Our Founders
In 2017, after their daughter Annabel was diagnosed with AHC at age two, Nina and Simon Frost founded a non-profit called Hope for Annabel and set out on a mission to develop therapeutics for her ultra-rare condition.
In the process, they uncovered a system in crisis. Over 10,000 rare genetic disorders affect hundreds of millions of patients worldwide, many of them children. Virtually all rare conditions lack treatments. The Frosts saw how each rare disease community was forced to “reinvent the wheel” to launch a research program from scratch. Fragmentation, inefficiency, and redundancies were stifling progress, delaying the development of critical therapeutics for patients in need.
The Frosts spent years working to revitalize AHC research around a strategic plan, prioritizing patient needs and therapeutic development. This work quickly revealed broader relevance, inspiring the Frosts to think beyond AHC.
Leveraging their business expertise and Simon’s experience in scaling complex systems, they recognized an opportunity to take on one of medicine’s greatest challenges: accelerating therapeutics development for rare disease patients across multiple conditions at scale.
Hope for Annabel was renamed RARE Hope in 2024.
Nina Frost
Nina leads an international research program for Alternating Hemiplegia of Childhood (AHC), uniting multiple AHC patient organizations around the world to drive progress for this ultra-rare condition.
She has spearheaded the design, centralization, and management of a strategic portfolio of therapy-driven research on behalf of the AHC patient community. Nina plays a pivotal role in shaping the direction of AHC research, identifying critical knowledge gaps and strategically expanding the research portfolio to integrate new discoveries.
Nina takes a hands-on approach to project management, treating grants for scientific studies as strategic investments. She works closely with researchers to cultivate these studies while safeguarding the foundation’s research investments. Through real-time support, strategic guidance, and patient-centric input, she ensures projects stay aligned with objectives and deliver clinically-meaningful results.
In collaborations with scientists and industry researchers, Nina champions a "patients-as-partners" model to develop and execute innovative, patient-centric studies. She has led novel initiatives to investigate the priorities and the burden of symptoms of the AHC population, enabling her to represent patients with authority and precision.
Nina also led Hope for Annabel’s successful grant application for the $2 million Chan Zuckerberg Initiative award in 2022.
Nina’s prior professional experience was in management consulting. Nina and Simon met at the University of Cambridge, where they were graduate students together. Nina earned an MPhil in History from the University of Cambridge.
Today, Nina dedicates herself full-time to advancing research for AHC and to driving impactful change in the rare disease space.
Simon Frost
Simon’s vision for addressing rare diseases at scale is a product of his extensive career in large-scale single-family real estate.

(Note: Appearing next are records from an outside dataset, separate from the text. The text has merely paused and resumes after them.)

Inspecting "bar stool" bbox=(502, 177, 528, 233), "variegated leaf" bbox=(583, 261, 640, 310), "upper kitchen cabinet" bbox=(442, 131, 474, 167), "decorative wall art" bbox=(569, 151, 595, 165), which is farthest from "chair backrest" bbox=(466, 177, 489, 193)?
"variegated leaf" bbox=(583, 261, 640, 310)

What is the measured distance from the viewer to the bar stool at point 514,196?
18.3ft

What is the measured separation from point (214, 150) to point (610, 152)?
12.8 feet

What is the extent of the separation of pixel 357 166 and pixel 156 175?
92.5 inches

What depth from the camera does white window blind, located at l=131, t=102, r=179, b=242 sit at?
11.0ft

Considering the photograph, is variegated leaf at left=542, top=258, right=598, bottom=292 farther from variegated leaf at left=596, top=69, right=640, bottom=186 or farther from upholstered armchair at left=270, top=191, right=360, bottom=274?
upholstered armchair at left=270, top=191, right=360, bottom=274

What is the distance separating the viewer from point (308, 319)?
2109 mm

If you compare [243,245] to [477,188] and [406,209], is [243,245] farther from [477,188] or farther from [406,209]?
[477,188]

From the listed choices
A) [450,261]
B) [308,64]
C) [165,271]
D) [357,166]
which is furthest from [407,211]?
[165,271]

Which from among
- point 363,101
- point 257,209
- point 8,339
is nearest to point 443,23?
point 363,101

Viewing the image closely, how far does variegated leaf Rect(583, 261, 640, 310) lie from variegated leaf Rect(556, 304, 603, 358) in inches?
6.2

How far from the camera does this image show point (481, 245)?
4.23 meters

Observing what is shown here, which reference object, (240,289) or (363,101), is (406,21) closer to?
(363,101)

Simon has led several companies specializing in the acquisition, renovation, leasing, aggregation, securitization, and management of single-family homes dispersed across a range of states. When Simon launched his business in 2011, industry skeptics doubted the feasibility of managing large numbers of scattered-site assets. Defying expectations, his companies have since acquired over 19,000 homes and deployed more than $5 billion in capital. Simon was a trailblazer in scaling the single-family real estate industry, leveraging systemization, centralization, standardization, and process optimization to achieve success.
Simon brings this expertise to the rare disease space, focusing on creating scalable, efficient systems to advance a platform approach for all rare diseases.
Simon is a recognized leader in the rare disease advocacy community. He has delivered keynote talks at major conferences and international gatherings, sharing his expertise and vision. He has led high-profile alliances and lobbying efforts for therapeutic advances through ARPA-H and GACHA. His work is focused on the development of centralized and federated data repositories of genotype, phenotype, and real-world data to enable AI and machine learning analytics. Simon is also the Patient Principal Investigator on the prestigious Chan Zuckerberg Initiative PPC grant.
He holds a bachelor’s degree and a master’s degree in Economics from the University of Cambridge in England, as well as a bachelor’s degree in Finance from the University of South Africa. Simon serves on the boards of the Cures Acceleration Network Review Board at the NIH, RARE-X, Global Genes, IRDiRC, Uncommon Cures, Cure AHC, and the Sanofi Advisory Board, where he helps accelerate research toward therapies and cures for rare diseases.